La casa que ocuparon los trece aspirantes de la Sección F era una pequeña construcción de piedra oscura levantada al pie del acantilado, sobre un trozo de terreno rodeado de mar y rocas que formaba una península, y salpicado de árboles largos y sinuosos cuyos troncos enmohecidos se doblaban peligrosamente. Se atisbaba a lo lejos la casa de la sección noruega, Sección SN, mientras que en el bosque cercano se encontraba la de la sección polaca, Sección MP.
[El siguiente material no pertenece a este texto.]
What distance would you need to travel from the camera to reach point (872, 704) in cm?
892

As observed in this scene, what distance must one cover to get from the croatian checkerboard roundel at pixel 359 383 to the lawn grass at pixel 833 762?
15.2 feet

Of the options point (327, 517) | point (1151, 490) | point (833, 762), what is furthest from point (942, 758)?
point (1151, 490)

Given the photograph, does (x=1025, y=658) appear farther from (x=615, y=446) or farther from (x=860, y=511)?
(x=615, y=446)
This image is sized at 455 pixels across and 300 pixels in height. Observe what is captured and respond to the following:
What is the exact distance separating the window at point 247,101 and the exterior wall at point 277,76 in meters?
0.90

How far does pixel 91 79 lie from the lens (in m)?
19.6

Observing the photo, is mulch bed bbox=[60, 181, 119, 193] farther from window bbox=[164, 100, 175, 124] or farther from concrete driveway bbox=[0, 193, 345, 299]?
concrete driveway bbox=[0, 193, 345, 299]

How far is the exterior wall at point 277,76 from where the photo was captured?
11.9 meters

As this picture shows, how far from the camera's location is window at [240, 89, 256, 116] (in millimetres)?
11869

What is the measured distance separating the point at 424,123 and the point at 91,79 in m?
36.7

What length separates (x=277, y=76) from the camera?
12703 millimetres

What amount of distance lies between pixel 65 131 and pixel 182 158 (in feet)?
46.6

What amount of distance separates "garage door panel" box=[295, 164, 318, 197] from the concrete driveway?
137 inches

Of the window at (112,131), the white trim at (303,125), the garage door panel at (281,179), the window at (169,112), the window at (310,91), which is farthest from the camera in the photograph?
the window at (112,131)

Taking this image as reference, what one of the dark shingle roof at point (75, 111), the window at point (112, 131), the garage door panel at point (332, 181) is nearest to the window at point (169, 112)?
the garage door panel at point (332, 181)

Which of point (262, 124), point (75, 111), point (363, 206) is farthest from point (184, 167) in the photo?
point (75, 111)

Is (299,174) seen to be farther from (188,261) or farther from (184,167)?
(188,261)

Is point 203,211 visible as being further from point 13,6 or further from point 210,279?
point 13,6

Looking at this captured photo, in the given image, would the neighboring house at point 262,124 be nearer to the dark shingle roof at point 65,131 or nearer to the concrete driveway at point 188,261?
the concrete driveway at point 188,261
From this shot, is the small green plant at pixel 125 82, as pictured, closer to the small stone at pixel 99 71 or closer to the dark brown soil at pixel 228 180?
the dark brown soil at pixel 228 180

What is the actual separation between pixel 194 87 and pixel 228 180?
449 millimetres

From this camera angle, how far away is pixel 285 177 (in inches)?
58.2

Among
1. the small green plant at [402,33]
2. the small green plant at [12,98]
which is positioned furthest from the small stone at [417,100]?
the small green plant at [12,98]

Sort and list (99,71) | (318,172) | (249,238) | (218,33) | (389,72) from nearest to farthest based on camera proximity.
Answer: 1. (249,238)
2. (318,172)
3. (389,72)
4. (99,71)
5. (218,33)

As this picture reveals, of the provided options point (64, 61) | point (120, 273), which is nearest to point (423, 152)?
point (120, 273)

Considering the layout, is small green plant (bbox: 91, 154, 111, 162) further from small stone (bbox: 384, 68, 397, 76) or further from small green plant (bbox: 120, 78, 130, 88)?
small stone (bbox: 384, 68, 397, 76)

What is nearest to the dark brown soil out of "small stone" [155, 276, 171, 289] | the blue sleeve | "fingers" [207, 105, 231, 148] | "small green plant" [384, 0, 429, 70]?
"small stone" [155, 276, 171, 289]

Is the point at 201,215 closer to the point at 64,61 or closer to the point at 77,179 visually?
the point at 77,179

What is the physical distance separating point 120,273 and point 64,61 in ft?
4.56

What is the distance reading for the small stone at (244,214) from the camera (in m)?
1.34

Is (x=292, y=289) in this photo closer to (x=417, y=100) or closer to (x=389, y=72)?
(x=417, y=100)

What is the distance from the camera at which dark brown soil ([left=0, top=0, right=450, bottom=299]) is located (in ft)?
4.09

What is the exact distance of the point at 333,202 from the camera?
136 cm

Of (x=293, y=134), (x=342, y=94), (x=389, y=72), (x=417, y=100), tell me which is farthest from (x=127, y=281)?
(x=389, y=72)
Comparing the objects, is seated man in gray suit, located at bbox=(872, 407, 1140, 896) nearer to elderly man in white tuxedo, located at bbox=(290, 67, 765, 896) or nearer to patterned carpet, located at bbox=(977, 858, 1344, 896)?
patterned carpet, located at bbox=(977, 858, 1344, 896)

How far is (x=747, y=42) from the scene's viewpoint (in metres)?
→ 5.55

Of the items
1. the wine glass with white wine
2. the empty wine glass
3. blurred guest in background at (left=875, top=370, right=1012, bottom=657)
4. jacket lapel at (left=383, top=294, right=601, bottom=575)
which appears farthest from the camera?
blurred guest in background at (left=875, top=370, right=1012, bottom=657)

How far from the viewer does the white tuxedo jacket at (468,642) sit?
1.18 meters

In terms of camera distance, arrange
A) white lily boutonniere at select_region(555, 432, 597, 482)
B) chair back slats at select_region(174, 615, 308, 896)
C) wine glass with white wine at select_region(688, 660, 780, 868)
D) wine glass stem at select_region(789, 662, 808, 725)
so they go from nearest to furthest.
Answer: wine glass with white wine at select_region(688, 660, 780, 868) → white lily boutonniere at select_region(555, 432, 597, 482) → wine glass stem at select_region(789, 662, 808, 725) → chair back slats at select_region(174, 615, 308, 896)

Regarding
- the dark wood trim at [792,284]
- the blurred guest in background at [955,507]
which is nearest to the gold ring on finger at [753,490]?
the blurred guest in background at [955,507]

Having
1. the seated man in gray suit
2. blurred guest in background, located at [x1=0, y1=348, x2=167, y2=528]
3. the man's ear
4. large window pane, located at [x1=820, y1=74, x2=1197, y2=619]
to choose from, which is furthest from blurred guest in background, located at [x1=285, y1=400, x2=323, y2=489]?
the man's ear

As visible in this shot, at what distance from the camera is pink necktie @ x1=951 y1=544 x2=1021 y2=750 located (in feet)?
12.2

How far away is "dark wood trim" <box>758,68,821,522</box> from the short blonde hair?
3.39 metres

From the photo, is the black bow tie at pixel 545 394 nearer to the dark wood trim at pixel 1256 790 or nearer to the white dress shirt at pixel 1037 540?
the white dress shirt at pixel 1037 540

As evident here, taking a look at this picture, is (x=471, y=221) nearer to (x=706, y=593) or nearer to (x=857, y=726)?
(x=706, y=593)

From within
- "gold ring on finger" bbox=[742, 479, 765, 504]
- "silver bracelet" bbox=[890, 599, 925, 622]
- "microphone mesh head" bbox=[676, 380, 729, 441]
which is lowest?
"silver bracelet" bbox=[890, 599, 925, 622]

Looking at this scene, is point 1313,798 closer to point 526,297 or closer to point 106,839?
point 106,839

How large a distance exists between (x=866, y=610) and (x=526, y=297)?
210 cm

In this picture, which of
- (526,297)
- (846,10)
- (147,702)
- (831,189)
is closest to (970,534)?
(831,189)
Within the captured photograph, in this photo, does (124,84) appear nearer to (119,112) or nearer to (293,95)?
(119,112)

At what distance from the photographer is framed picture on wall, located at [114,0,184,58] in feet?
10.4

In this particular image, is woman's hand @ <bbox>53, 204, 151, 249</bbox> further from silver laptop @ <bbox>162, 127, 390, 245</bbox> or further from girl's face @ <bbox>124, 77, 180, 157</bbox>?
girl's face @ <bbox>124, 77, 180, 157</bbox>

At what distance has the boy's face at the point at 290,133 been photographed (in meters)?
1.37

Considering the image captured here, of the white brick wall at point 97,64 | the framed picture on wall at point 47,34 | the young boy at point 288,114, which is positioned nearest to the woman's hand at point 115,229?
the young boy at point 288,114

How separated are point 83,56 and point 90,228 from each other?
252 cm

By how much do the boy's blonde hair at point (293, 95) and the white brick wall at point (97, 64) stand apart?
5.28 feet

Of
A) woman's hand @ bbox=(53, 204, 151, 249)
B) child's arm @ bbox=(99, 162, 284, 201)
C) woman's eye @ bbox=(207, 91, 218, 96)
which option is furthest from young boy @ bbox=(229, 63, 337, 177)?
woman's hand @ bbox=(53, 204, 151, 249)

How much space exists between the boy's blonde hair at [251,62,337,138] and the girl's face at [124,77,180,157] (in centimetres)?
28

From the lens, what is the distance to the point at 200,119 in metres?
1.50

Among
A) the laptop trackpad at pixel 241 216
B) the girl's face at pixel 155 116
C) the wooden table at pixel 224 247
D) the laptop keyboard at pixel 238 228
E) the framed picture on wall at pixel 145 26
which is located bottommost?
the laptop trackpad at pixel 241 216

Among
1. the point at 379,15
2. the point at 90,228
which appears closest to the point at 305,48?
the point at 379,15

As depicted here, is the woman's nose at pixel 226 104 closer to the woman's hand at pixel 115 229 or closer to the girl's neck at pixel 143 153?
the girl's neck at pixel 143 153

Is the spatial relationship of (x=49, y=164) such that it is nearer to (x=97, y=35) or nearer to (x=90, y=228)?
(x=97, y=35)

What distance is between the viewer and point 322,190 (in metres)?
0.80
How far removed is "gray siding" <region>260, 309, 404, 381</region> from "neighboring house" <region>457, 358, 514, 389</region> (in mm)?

Se instalaron en sus habitaciones y encendieron sus estufas. Key y Palo, fumando junto a la ventana, contemplaban a los polacos, que se estaban entrenando. Sentían un cierto orgullo por haber llegado hasta allí, hasta el corazón de la Resistencia, y tenían la impresión de ser ya agentes ingleses, o casi. Aquello los convertía en hombres con un destino. Existían.
—Formidable —dijo Palo.
—Extraordinario —asintió Key.
Vieron a lo lejos a Coliflor, que parecía volver de expedición, con las mejillas rojas.
—¡Hay chicas! ¡Hay chicas! —gritó.
En los dormitorios, todos se precipitaron hasta las ventanas para escuchar al jadeante heraldo.
—¡Coliflor quiere aprender a follar! —se burló Slaz, provocando la carcajada general.
Coliflor prosiguió sin prestar atención, usando las manos como altavoz para que le oyesen bien.
—Hay un grupo de noruegas en la casa de al lado, trabajan en Cifra y en Información.
Cifra eran las comunicaciones encriptadas.
Los chicos sonrieron: la presencia femenina era un bálsamo para el corazón. Pero apenas tuvieron tiempo de pensar en ello, porque el teniente Peter ya los estaba convocando para una reunión en el pequeño comedor de la planta baja. Le encontraron allí con dos nuevos aspirantes que se disponían a ingresar en el grupo: Jos, un belga de aproximadamente veinticinco años, que venía de la escuela previa de la sección holandesa, y Denis, un canadiense de unos treinta procedente del Campo X, el campamento inicial de los voluntarios de América del Norte, con base en Ontario. Los dos se unían a la Sección F.